#### Activity
The data below is to be repeated in full, exactly as shown.

──────── Data in this exercise ────────

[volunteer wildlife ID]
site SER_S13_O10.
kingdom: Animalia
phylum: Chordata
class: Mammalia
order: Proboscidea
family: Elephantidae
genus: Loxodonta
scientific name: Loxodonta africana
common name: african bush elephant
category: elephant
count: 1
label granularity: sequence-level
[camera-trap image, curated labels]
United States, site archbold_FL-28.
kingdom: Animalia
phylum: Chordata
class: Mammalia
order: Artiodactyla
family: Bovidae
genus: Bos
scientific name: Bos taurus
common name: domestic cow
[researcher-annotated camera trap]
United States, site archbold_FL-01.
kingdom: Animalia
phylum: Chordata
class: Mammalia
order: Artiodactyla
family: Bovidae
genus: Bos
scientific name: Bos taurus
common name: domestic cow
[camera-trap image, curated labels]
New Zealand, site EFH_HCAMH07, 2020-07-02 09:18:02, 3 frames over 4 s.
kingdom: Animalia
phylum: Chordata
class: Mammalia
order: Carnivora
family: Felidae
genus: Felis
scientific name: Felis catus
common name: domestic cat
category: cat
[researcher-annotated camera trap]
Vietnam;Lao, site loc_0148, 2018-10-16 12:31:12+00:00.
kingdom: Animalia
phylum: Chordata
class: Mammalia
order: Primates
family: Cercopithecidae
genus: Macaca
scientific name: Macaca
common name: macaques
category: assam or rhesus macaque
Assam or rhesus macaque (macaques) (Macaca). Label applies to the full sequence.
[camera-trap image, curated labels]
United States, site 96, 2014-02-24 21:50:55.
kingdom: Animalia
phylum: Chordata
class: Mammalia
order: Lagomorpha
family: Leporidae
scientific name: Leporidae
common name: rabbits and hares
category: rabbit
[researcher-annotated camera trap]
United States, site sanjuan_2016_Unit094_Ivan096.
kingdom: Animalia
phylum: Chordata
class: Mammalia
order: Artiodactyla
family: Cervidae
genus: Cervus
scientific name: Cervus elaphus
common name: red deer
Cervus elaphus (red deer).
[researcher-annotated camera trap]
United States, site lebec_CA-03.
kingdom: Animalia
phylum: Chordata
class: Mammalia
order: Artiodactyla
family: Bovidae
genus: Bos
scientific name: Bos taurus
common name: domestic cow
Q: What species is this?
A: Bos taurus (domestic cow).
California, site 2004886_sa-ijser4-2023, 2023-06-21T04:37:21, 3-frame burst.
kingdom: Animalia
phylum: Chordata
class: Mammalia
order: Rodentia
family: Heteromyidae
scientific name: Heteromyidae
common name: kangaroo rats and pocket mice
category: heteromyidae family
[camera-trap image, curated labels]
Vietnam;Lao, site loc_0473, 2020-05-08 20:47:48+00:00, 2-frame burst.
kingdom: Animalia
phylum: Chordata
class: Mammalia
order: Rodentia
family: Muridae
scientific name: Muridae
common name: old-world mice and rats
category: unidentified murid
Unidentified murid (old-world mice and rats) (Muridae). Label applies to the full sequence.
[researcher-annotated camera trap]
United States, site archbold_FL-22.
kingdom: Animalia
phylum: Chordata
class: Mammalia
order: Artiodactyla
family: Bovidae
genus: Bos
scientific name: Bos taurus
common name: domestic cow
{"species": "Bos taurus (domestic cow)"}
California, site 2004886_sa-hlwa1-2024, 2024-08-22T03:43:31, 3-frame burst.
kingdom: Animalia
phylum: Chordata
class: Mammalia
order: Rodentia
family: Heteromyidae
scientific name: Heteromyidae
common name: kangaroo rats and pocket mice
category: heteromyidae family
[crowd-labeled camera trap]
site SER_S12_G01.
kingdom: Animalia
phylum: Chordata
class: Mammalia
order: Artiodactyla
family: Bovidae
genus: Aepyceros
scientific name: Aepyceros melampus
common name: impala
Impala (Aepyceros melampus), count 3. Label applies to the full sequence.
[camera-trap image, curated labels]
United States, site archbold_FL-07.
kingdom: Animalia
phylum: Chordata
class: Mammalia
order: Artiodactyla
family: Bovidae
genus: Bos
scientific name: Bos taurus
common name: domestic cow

────────

#### Answer box
[volunteer wildlife ID]
site SER_S13_O10.
kingdom: Animalia
phylum: Chordata
class: Mammalia
order: Proboscidea
family: Elephantidae
genus: Loxodonta
scientific name: Loxodonta africana
common name: african bush elephant
category: elephant
count: 1
label granularity: sequence-level
[camera-trap image, curated labels]
United States, site archbold_FL-28.
kingdom: Animalia
phylum: Chordata
class: Mammalia
order: Artiodactyla
family: Bovidae
genus: Bos
scientific name: Bos taurus
common name: domestic cow
[researcher-annotated camera trap]
United States, site archbold_FL-01.
kingdom: Animalia
phylum: Chordata
class: Mammalia
order: Artiodactyla
family: Bovidae
genus: Bos
scientific name: Bos taurus
common name: domestic cow
[camera-trap image, curated labels]
New Zealand, site EFH_HCAMH07, 2020-07-02 09:18:02, 3 frames over 4 s.
kingdom: Animalia
phylum: Chordata
class: Mammalia
order: Carnivora
family: Felidae
genus: Felis
scientific name: Felis catus
common name: domestic cat
category: cat
[researcher-annotated camera trap]
Vietnam;Lao, site loc_0148, 2018-10-16 12:31:12+00:00.
kingdom: Animalia
phylum: Chordata
class: Mammalia
order: Primates
family: Cercopithecidae
genus: Macaca
scientific name: Macaca
common name: macaques
category: assam or rhesus macaque
Assam or rhesus macaque (macaques) (Macaca). Label applies to the full sequence.
[camera-trap image, curated labels]
United States, site 96, 2014-02-24 21:50:55.
kingdom: Animalia
phylum: Chordata
class: Mammalia
order: Lagomorpha
family: Leporidae
scientific name: Leporidae
common name: rabbits and hares
category: rabbit
[researcher-annotated camera trap]
United States, site sanjuan_2016_Unit094_Ivan096.
kingdom: Animalia
phylum: Chordata
class: Mammalia
order: Artiodactyla
family: Cervidae
genus: Cervus
scientific name: Cervus elaphus
common name: red deer
Cervus elaphus (red deer).
[researcher-annotated camera trap]
United States, site lebec_CA-03.
kingdom: Animalia
phylum: Chordata
class: Mammalia
order: Artiodactyla
family: Bovidae
genus: Bos
scientific name: Bos taurus
common name: domestic cow
Q: What species is this?
A: Bos taurus (domestic cow).
California, site 2004886_sa-ijser4-2023, 2023-06-21T04:37:21, 3-frame burst.
kingdom: Animalia
phylum: Chordata
class: Mammalia
order: Rodentia
family: Heteromyidae
scientific name: Heteromyidae
common name: kangaroo rats and pocket mice
category: heteromyidae family
[camera-trap image, curated labels]
Vietnam;Lao, site loc_0473, 2020-05-08 20:47:48+00:00, 2-frame burst.
kingdom: Animalia
phylum: Chordata
class: Mammalia
order: Rodentia
family: Muridae
scientific name: Muridae
common name: old-world mice and rats
category: unidentified murid
Unidentified murid (old-world mice and rats) (Muridae). Label applies to the full sequence.
[researcher-annotated camera trap]
United States, site archbold_FL-22.
kingdom: Animalia
phylum: Chordata
class: Mammalia
order: Artiodactyla
family: Bovidae
genus: Bos
scientific name: Bos taurus
common name: domestic cow
{"species": "Bos taurus (domestic cow)"}
California, site 2004886_sa-hlwa1-2024, 2024-08-22T03:43:31, 3-frame burst.
kingdom: Animalia
phylum: Chordata
class: Mammalia
order: Rodentia
family: Heteromyidae
scientific name: Heteromyidae
common name: kangaroo rats and pocket mice
category: heteromyidae family
[crowd-labeled camera trap]
site SER_S12_G01.
kingdom: Animalia
phylum: Chordata
class: Mammalia
order: Artiodactyla
family: Bovidae
genus: Aepyceros
scientific name: Aepyceros melampus
common name: impala
Impala (Aepyceros melampus), count 3. Label applies to the full sequence.
[camera-trap image, curated labels]
United States, site archbold_FL-07.
kingdom: Animalia
phylum: Chordata
class: Mammalia
order: Artiodactyla
family: Bovidae
genus: Bos
scientific name: Bos taurus
common name: domestic cow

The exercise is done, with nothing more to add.